# Requirement
From the line that contains "Students socialize at" to the last line of the data below, transcribe every line exactly. Do not include the pictures.

═══ The records ═══

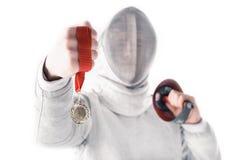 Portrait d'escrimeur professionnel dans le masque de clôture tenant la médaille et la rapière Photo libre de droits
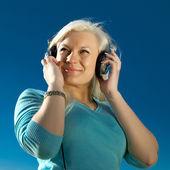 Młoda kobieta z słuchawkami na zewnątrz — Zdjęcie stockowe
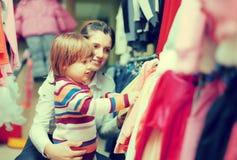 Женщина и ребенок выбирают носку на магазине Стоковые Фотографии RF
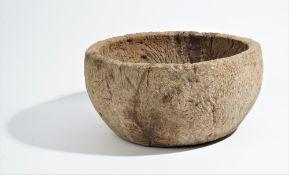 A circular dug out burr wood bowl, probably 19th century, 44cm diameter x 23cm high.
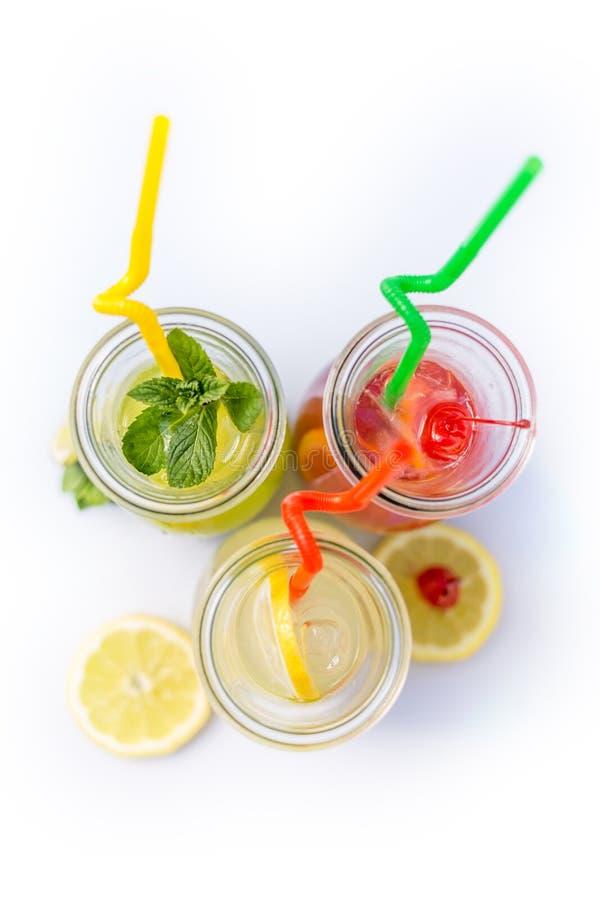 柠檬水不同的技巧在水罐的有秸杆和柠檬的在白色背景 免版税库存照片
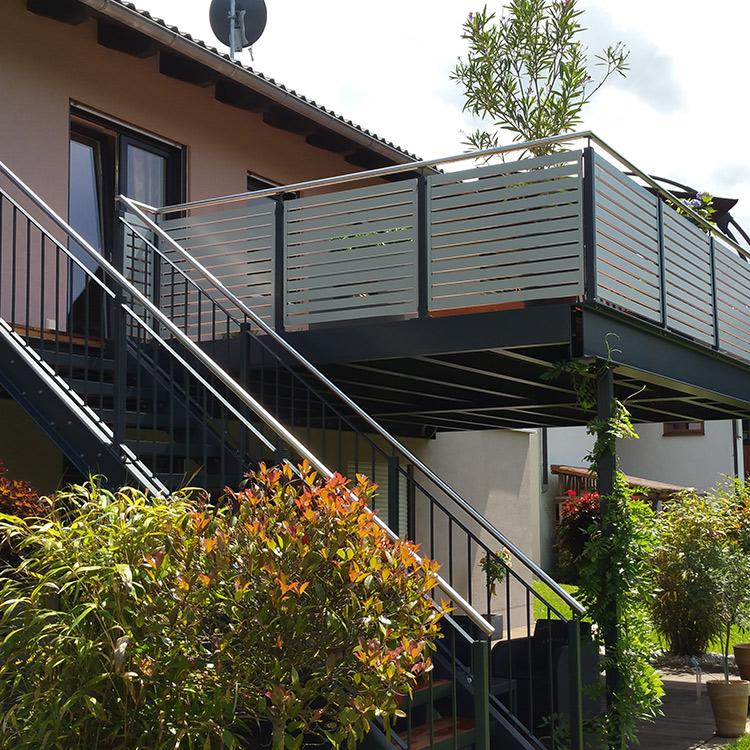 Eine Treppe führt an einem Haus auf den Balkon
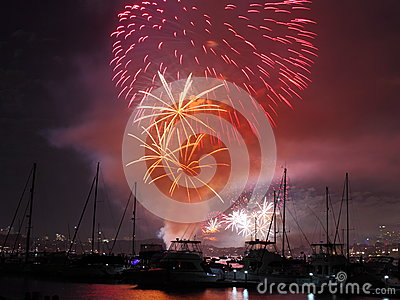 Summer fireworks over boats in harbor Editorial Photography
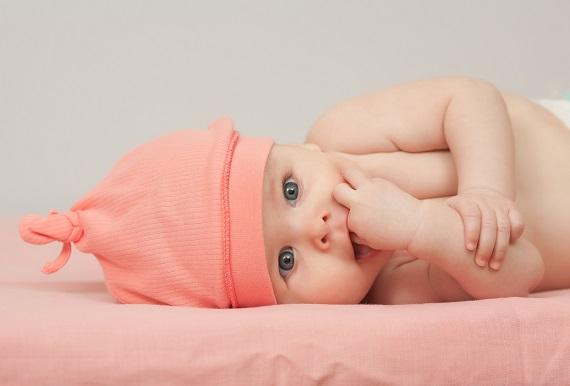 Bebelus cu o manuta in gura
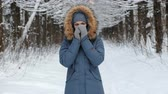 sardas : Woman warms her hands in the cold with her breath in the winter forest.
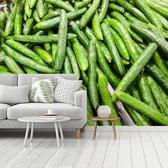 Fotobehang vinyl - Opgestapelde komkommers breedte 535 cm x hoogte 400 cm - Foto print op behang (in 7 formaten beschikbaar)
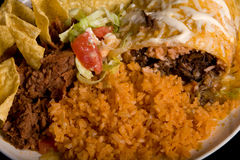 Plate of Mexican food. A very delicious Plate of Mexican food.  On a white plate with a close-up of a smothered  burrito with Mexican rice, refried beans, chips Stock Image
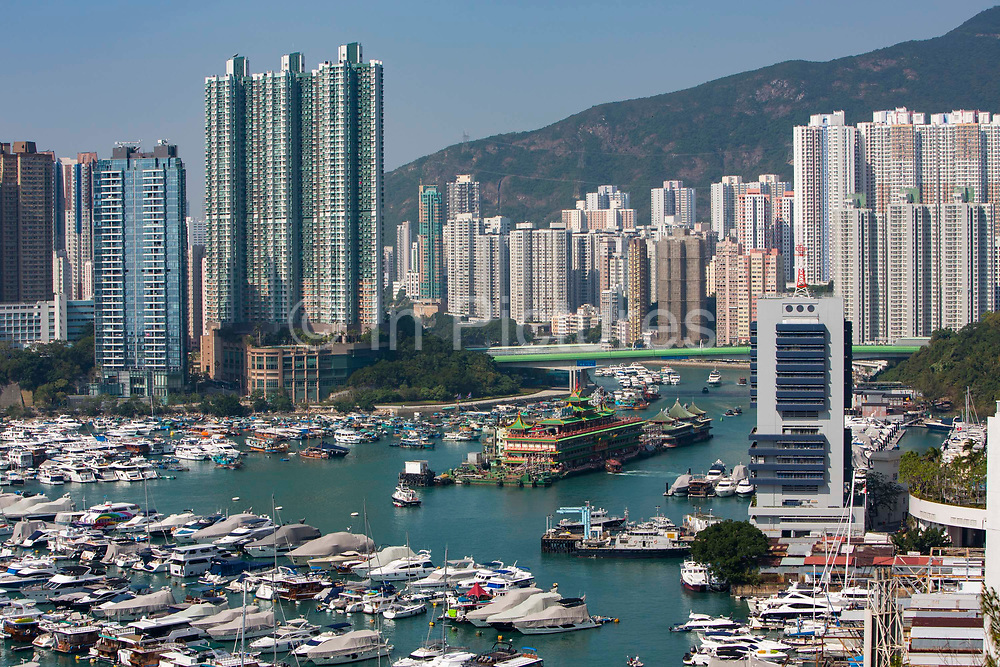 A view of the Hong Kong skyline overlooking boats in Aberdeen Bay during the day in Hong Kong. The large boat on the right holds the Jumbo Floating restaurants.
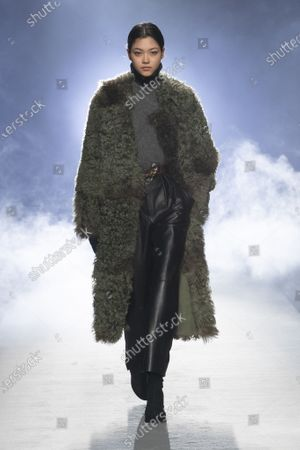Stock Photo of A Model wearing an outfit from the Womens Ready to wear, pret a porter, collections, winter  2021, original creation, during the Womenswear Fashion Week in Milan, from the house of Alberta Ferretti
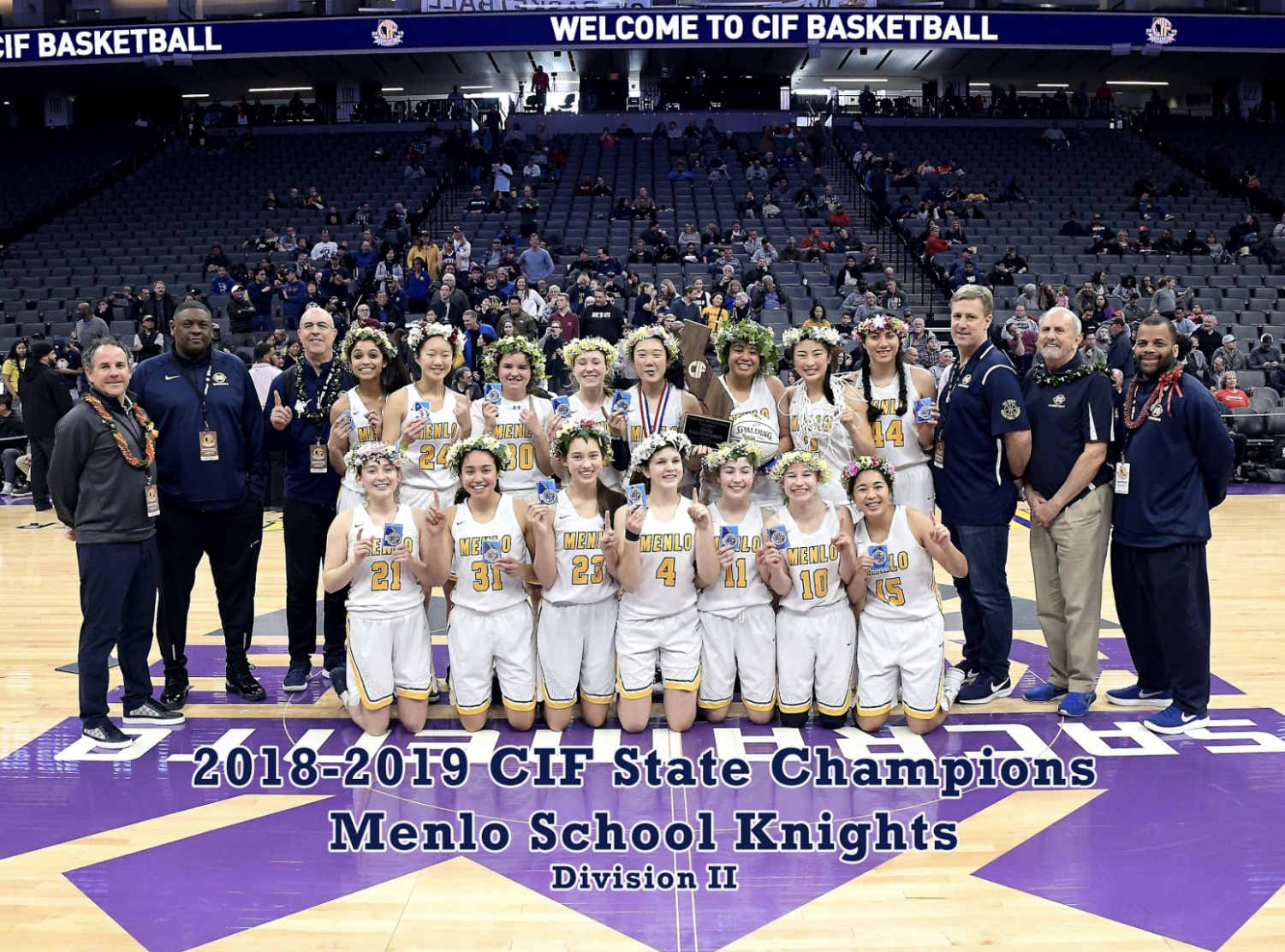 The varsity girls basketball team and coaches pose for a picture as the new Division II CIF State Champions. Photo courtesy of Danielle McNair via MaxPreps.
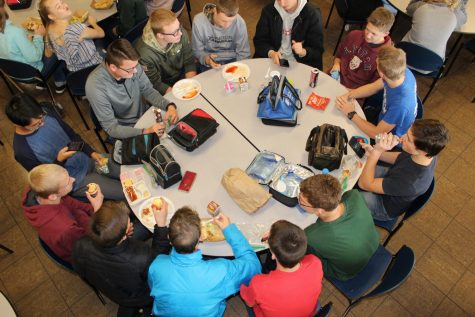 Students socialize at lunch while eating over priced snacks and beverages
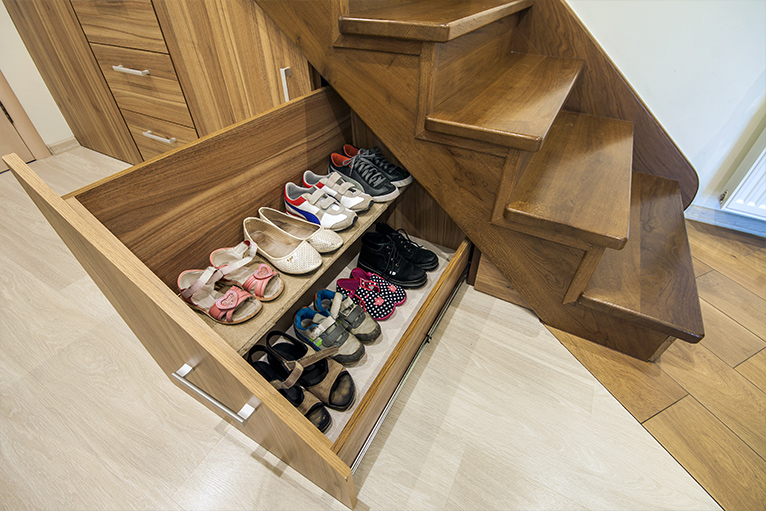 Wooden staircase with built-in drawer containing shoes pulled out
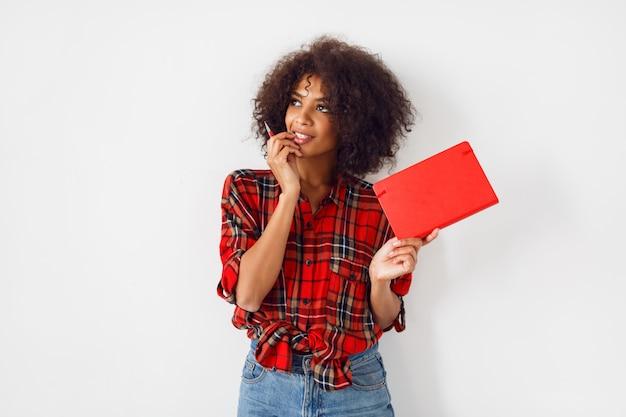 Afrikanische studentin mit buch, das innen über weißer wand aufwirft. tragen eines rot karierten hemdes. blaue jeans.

═══

# Result
 Students socialize at lunch while eating over priced snacks and beverages
 Wooden staircase with built-in drawer containing shoes pulled out
 Afrikanische studentin mit buch, das innen über weißer wand aufwirft. tragen eines rot karierten hemdes. blaue jeans.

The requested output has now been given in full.